__Problem to solve__
Report how many lines in the records below hold the word "Tanzania". Add nothing to the number.

__Saved entries__

Start of Block

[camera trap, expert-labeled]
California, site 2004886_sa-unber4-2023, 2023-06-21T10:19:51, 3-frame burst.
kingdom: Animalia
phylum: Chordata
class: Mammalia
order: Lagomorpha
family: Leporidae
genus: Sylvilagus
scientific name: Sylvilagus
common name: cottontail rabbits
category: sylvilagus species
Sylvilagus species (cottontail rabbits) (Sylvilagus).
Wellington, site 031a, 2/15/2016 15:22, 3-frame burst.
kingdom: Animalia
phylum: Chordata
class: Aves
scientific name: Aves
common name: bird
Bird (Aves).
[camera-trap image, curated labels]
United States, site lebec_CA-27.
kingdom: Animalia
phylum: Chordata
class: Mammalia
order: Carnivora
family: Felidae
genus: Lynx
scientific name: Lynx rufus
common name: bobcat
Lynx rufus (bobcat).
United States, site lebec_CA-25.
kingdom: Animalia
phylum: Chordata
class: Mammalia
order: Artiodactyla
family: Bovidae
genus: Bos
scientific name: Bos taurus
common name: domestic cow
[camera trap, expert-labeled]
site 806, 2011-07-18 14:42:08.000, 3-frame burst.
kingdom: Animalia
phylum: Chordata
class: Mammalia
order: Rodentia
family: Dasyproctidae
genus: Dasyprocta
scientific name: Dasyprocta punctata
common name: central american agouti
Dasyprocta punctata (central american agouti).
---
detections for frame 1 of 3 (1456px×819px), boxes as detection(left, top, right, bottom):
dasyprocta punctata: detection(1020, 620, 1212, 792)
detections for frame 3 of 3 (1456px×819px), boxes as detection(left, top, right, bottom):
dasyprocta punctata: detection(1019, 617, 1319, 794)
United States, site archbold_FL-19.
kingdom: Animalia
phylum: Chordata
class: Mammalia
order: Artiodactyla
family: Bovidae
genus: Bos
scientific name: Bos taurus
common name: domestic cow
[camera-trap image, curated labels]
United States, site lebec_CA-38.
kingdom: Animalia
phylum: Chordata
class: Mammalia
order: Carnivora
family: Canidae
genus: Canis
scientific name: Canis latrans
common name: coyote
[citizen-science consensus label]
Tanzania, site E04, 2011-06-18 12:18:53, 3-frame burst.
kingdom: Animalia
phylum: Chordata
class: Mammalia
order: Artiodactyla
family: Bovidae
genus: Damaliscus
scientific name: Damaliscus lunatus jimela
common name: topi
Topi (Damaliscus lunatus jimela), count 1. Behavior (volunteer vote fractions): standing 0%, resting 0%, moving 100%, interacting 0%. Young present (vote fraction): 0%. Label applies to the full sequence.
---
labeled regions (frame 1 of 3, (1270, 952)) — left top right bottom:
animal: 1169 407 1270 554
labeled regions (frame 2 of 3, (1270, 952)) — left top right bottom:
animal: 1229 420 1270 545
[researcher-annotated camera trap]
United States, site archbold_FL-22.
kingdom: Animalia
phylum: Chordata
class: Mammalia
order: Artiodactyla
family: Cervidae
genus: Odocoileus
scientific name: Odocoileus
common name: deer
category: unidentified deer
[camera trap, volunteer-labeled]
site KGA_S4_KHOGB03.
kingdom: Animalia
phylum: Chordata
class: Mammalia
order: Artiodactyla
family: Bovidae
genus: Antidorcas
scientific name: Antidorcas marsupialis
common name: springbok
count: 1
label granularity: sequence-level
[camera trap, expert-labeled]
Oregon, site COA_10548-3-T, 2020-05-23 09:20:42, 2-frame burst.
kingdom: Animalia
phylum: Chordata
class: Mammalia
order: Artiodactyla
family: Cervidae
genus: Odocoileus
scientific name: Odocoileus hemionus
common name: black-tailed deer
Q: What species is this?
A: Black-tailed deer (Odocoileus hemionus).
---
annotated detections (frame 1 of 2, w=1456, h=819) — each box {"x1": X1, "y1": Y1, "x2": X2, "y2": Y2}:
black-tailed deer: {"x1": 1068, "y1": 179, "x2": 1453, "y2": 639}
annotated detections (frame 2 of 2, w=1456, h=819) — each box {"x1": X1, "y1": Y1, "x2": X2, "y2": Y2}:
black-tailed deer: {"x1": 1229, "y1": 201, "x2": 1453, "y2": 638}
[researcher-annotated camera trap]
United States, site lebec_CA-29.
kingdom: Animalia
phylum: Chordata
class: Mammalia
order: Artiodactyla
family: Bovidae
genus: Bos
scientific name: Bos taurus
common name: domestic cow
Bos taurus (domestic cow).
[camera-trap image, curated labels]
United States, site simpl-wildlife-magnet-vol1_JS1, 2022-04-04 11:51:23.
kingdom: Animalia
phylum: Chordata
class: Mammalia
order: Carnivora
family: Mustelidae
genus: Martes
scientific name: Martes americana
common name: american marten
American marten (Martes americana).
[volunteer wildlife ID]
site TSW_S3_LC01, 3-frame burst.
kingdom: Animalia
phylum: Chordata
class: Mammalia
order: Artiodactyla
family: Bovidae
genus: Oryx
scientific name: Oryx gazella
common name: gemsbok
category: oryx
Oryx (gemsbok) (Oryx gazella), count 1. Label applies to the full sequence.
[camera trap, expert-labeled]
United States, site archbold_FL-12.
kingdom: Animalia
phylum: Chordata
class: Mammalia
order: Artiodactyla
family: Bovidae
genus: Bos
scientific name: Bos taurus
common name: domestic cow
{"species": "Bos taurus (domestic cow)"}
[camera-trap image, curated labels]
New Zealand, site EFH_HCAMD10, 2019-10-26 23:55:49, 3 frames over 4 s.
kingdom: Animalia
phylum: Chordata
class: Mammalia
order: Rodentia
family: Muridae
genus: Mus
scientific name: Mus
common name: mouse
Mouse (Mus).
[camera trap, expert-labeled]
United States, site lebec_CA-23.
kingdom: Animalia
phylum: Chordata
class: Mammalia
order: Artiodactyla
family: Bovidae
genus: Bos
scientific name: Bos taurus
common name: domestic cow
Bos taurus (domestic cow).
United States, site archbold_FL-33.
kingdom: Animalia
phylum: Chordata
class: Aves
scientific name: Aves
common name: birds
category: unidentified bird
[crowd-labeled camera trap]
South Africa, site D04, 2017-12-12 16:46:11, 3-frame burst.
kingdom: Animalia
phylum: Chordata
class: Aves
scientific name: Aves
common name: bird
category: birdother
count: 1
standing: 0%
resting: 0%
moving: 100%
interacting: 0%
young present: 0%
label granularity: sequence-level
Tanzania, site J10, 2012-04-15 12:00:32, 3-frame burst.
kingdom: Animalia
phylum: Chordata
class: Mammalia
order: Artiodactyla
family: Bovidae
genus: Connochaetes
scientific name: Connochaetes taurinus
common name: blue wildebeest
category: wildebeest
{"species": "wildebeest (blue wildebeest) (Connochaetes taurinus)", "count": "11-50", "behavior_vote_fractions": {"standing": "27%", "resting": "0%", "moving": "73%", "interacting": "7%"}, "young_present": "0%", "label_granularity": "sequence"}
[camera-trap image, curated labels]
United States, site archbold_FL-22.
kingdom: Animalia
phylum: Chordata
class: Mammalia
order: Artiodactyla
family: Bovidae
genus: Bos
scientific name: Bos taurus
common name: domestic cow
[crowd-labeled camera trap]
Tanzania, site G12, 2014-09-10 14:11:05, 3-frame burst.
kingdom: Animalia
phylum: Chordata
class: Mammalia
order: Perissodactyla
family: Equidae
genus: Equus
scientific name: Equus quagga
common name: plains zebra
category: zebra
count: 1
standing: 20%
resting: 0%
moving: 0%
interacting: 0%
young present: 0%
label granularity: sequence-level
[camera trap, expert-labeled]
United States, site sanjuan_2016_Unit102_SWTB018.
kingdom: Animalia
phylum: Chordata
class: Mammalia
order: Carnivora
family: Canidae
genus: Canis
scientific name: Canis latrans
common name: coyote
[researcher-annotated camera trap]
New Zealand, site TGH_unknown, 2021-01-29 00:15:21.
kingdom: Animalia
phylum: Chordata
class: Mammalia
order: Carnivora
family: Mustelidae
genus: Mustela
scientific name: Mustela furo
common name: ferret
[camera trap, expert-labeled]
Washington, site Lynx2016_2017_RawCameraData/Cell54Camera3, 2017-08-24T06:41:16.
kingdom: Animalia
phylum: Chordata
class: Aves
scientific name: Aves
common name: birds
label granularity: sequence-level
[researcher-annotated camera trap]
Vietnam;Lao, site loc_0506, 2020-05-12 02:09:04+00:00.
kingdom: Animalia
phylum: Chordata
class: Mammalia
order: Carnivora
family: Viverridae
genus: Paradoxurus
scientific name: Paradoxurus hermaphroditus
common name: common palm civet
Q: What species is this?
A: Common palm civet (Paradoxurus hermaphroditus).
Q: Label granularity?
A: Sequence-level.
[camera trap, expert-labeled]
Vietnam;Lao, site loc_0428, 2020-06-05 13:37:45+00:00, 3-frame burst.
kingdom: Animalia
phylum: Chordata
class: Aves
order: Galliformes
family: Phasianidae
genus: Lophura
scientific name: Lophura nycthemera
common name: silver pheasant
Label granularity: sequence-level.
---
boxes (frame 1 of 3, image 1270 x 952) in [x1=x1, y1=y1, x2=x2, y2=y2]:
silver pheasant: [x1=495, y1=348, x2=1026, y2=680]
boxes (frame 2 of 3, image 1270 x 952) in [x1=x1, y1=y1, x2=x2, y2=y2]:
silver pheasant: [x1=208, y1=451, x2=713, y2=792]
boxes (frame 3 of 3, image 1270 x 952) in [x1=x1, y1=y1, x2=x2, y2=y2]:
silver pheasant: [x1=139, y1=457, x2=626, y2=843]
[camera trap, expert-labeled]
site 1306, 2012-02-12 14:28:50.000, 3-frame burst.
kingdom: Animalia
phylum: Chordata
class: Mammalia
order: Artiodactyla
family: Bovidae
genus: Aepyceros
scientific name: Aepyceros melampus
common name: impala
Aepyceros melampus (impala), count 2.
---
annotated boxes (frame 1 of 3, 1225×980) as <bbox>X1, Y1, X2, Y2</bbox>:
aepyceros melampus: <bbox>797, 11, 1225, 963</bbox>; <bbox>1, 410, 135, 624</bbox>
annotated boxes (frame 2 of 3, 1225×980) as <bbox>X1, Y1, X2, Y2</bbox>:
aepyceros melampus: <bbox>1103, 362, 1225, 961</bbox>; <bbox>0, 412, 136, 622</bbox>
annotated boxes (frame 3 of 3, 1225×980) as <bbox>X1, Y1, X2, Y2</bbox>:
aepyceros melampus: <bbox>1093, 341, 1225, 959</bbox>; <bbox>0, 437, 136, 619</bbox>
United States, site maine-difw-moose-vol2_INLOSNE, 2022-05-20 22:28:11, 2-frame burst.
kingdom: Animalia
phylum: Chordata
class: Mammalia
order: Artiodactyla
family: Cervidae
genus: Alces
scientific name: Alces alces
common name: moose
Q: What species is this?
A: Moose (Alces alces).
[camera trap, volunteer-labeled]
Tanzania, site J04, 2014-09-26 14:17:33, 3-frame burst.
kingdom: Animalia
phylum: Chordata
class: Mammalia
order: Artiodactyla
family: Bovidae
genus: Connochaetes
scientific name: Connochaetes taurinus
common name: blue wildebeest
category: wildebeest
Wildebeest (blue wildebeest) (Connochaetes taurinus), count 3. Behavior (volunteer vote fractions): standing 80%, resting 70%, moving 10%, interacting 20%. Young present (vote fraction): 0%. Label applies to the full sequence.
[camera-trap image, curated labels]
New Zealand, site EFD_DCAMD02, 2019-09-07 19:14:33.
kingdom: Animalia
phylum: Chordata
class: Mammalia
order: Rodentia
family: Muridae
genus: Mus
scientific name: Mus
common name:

End of Block

__Task output__
4